Gauck: Kirchentag "bewegendes und inspirierendes Begegnungsforum"

Widerspruch zu dem Griechenland-Vorstoß gab es umgehend von Bundesfinanzminister Wolfgang Schäuble (CDU). Bei allgemeinen Schuldenschnitten, wie sie etwa die kirchliche Erlassjahrinitiative vorschlägt, müssten alle Sparer, Banken und Lebensversicherer enteignet werden, sagte er ebenfalls beim Kirchentag in Stuttgart.

Bundespräsident Joachim Gauck hatte den Kirchentag in einem Grußwort zur Eröffnung am Mittwochabend als bewegendes und inspirierendes Begegnungsforum gewürdigt. Staat und Gesellschaft profitierten davon, wenn Menschen Werte lebten und unter Umständen dafür sogar kämpften, sagte das Staatsoberhaupt.

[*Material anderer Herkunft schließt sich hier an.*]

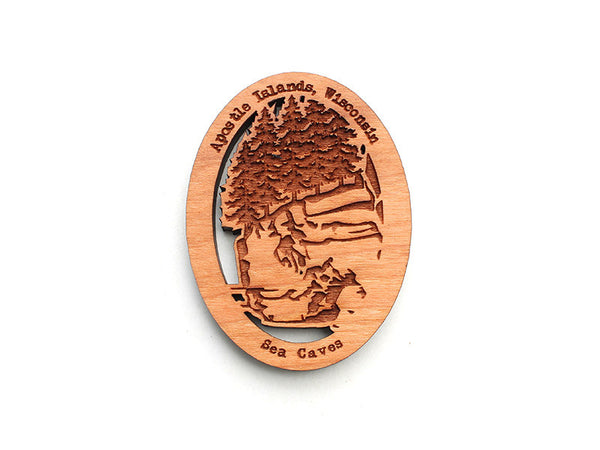 Good Earth Outfitters Sea Cave Magnet - Nestled Pines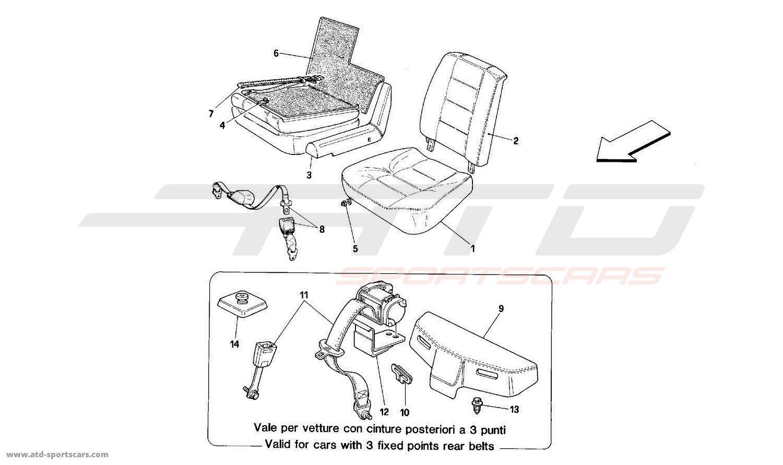 Ferrari 512 Tr For Wiring Diagram Auto Electrical 599 Gtb Fiorano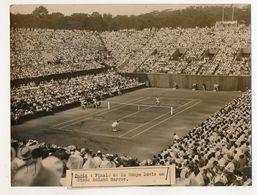 Photo De Presse Keystone - Finale De La Coupe DAVIS Roland Garros : ABDESSELAN - CUCELLI - Sport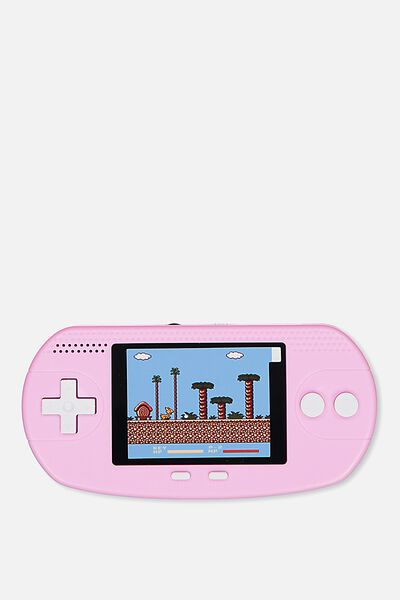 Vintage Gamer, PINK CRUSH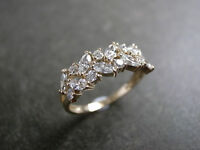 3.00 Carat Estate Marquise Cluster Engagement Ring 10K Yellow Gold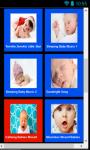 Baby Music Baby Lullaby screenshot 2/5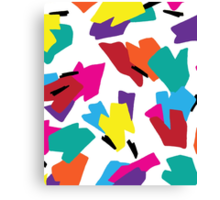 New Kicks On The Block Canvas Print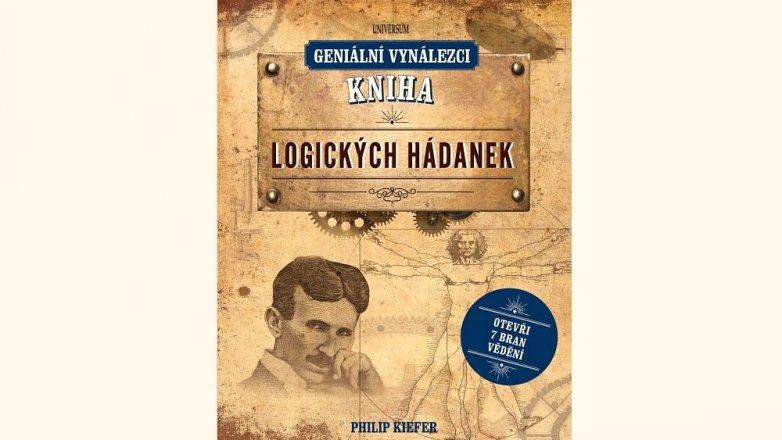Kniha logických hádanek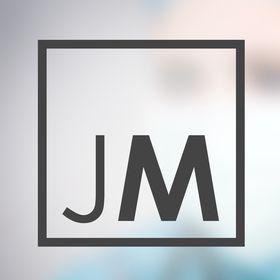 Jungmediziner.net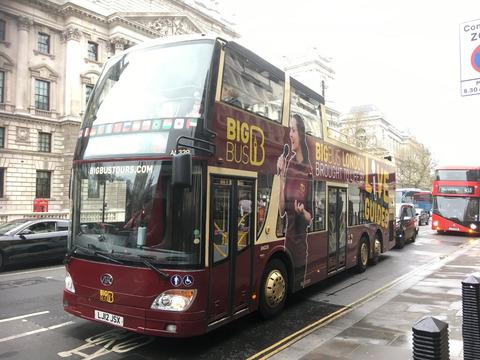 ロンドンビッグバスツアーIMG_0477.jpg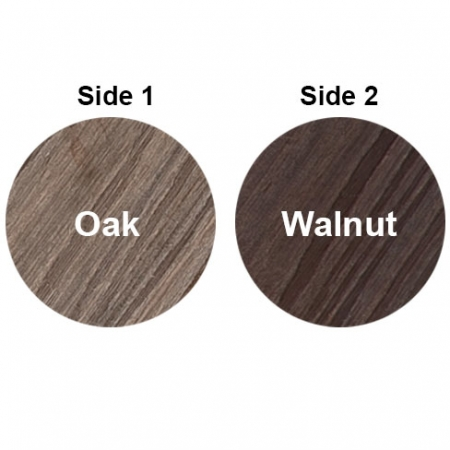 HD Deck Composite Decking double sided 2 colours Oak and Walnut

Bedford-Strohm: Staaten Europas müssen mehr tun, um die Flüchtlingstragödien zu beenden

In einer Diskussionsveranstaltung am Donnerstag nannte er es nicht in Ordnung, wenn nur die "happy few" - also einige Glückliche - von Reichtum profitierten und keine Verantwortung für andere trügen. Das bedeute aber nicht, dass sich deshalb auch alle anderen aus der Verantwortung nehmen könnten. In der Debatte um die Homo-Ehe ließ Gauck Sympathie für eine weitere Aufwertung gleichgeschlechtlicher Partnerschaften erkennen.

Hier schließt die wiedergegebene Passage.